Friday, February 20, 2009

Bury the Machete: Have you ever been experienced, on Friday the 13th?

It's a week past Friday February the 13th, the opening of the re-release of the killassic horror flick Friday the 13th. I made it out on the first night, and the diehard horror fans made a respectable showing. The fact that it was actually Friday the 13th and Valentine's Day weekend made it marginally cool. It was a multicultural, inter-generational affair. Even a obnoxiously-Fergie-fabulous Indian from India babe (ooh I'm awful) made it out to the late show in her Beverly Feldman pumps (Big uppities to my fearless j-list leader for sniffing that one out, she couldn't go into the movie before accosting the woman about the origin of her cool peds).

Part slasher part Weekend at Bernie's part Cheech and Chong softcore porn style, Jason's resurrection for the younger generation does little justice to the mysterious and distant half-dead psychopath' of the 80's. What a difference two decades makes. 2009 J-Voorheesy makes the original incarnation look like a grandpa or at least a great uncle.
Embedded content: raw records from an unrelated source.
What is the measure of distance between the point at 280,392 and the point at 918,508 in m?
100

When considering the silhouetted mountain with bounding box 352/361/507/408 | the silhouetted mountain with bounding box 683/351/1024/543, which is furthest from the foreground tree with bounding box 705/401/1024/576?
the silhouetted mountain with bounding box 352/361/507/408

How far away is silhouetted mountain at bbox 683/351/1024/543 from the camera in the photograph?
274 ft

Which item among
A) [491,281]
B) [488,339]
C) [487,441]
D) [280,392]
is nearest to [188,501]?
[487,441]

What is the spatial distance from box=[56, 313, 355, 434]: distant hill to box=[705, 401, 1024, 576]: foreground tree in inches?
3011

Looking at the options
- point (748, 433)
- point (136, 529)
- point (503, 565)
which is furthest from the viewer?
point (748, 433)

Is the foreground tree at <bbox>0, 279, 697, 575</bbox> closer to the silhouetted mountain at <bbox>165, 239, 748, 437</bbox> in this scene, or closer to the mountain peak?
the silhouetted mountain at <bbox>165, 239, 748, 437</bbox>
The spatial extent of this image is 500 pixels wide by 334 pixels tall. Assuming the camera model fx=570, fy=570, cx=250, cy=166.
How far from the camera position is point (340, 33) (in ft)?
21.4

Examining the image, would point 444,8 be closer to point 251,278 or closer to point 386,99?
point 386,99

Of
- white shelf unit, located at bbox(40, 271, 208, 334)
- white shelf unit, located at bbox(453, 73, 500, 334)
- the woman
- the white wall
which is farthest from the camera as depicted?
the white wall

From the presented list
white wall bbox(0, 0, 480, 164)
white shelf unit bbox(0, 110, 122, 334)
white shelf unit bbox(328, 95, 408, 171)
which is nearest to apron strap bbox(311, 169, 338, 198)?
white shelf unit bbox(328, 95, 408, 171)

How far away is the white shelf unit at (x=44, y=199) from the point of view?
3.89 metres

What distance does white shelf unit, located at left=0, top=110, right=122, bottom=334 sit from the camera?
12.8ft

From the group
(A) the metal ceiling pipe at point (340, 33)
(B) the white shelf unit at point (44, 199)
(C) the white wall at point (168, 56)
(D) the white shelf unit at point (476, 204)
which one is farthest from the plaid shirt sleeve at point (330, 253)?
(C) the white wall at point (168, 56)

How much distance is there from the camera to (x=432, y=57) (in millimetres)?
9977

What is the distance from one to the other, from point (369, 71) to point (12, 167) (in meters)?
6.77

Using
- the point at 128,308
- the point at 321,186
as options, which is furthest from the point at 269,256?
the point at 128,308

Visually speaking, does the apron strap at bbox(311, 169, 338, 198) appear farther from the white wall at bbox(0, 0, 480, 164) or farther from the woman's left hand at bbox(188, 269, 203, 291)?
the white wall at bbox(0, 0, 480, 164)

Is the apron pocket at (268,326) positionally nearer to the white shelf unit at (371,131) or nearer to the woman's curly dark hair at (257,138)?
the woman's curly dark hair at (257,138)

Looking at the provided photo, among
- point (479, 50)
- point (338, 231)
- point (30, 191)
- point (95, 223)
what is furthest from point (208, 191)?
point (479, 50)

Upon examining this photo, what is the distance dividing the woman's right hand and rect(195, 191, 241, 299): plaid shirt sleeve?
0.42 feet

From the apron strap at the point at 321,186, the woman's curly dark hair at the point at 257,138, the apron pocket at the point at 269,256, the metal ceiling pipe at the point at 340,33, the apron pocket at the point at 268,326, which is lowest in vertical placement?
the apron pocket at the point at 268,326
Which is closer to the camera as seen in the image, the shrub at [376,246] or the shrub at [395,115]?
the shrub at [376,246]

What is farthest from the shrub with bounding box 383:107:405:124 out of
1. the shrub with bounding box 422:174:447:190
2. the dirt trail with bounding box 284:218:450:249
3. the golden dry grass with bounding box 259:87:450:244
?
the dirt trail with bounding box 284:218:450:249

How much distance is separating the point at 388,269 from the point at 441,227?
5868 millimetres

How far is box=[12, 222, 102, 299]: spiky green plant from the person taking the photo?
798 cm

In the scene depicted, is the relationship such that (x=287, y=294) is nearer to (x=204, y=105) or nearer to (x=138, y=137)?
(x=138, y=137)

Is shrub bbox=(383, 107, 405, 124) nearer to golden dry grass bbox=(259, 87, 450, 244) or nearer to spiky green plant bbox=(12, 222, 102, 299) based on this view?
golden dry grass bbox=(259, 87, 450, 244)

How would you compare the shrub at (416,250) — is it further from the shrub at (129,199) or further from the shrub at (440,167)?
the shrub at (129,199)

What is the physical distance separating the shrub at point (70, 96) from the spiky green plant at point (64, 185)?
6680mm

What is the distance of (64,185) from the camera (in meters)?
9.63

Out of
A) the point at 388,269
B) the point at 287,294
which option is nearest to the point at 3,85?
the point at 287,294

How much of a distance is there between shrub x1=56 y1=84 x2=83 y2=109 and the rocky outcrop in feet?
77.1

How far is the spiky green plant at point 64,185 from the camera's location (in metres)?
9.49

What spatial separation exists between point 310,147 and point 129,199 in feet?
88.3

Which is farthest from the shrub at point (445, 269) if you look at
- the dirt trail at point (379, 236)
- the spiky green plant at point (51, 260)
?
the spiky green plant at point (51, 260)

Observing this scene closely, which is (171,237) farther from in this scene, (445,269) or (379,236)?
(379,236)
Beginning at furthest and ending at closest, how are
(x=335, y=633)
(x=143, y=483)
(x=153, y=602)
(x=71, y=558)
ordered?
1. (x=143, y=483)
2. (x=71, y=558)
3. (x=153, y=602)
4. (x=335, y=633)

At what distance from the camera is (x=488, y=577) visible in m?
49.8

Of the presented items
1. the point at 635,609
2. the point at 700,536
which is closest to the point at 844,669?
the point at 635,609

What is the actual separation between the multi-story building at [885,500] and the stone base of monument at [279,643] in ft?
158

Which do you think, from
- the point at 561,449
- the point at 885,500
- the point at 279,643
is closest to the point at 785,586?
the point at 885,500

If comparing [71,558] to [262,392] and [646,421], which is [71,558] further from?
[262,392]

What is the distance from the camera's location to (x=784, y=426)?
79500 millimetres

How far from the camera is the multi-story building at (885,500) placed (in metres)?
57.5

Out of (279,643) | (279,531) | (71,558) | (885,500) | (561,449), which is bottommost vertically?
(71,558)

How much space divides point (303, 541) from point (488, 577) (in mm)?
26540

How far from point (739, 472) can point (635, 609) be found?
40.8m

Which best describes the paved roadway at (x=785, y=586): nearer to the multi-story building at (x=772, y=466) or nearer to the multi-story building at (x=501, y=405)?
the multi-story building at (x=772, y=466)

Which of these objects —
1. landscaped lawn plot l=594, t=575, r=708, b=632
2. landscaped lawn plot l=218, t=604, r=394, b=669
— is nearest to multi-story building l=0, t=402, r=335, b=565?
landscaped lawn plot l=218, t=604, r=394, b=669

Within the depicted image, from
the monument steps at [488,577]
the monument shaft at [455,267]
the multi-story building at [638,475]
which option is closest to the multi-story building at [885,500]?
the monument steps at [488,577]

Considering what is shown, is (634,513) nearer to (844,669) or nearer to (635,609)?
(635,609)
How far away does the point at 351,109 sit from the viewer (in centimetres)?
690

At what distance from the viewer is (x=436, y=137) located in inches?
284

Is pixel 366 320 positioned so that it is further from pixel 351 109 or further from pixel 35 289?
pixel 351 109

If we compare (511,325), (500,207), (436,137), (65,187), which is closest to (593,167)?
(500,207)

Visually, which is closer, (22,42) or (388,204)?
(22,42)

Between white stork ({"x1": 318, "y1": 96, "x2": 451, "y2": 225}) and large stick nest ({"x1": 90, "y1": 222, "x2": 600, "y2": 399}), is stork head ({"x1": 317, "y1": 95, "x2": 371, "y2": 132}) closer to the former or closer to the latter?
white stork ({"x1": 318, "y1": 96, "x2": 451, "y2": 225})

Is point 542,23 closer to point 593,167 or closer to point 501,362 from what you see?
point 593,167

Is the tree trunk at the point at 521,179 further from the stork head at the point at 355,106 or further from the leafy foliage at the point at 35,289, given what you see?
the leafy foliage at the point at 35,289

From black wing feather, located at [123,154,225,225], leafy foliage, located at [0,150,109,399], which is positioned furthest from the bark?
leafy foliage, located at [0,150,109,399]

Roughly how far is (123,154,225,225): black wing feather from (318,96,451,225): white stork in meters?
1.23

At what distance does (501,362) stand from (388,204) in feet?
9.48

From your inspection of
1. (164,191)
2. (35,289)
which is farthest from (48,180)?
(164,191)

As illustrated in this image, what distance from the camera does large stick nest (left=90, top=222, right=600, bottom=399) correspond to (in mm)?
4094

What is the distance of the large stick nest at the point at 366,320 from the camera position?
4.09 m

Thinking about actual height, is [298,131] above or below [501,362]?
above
Old hockey face now-a-days is straight to the point, extra specially brutal, persistent, but yet is able to maintain his slightly ironic, mute, pop-out-of-now-where since of humor... when dispatching unwitting teens, just in less creative ways. The highlight of the show came when the infamous "Chih, chih, chih, hah, hah, hah" track finally played near the end of the flick, which prompted an eager studio audience member to interject into the movie-viewing silence "Out of breath azz n*gg*!" with the uncanny comedic timing of a high school class clown.

An astute friend of mine of the Catholic persuasion noticed that all the teens that got hacked to death were in commission of some carnal sin. I never thought of it that way before. Could Jason have a higher calling? As you can see, Jason here has the Ambercrombie archangel frat-boy look going, complete with heavenly aura! Now go ye forth and terrorize heathen youth... Maybe killing slacking phuck-ups is kind of like recycling... it takes some effort but is ultimately better for all of us in the end. You have about 4 days to see this movie in its full big-screen glory. Even though it's the "#1 movie in America" as of tonight, if it makes it to DVD before you decide to check it out, do yourself a favor and rent part III of the original series on VHS. The new Bayshore Mall does have an incognito new theatre (with no website), I didn't see it there though, but you can!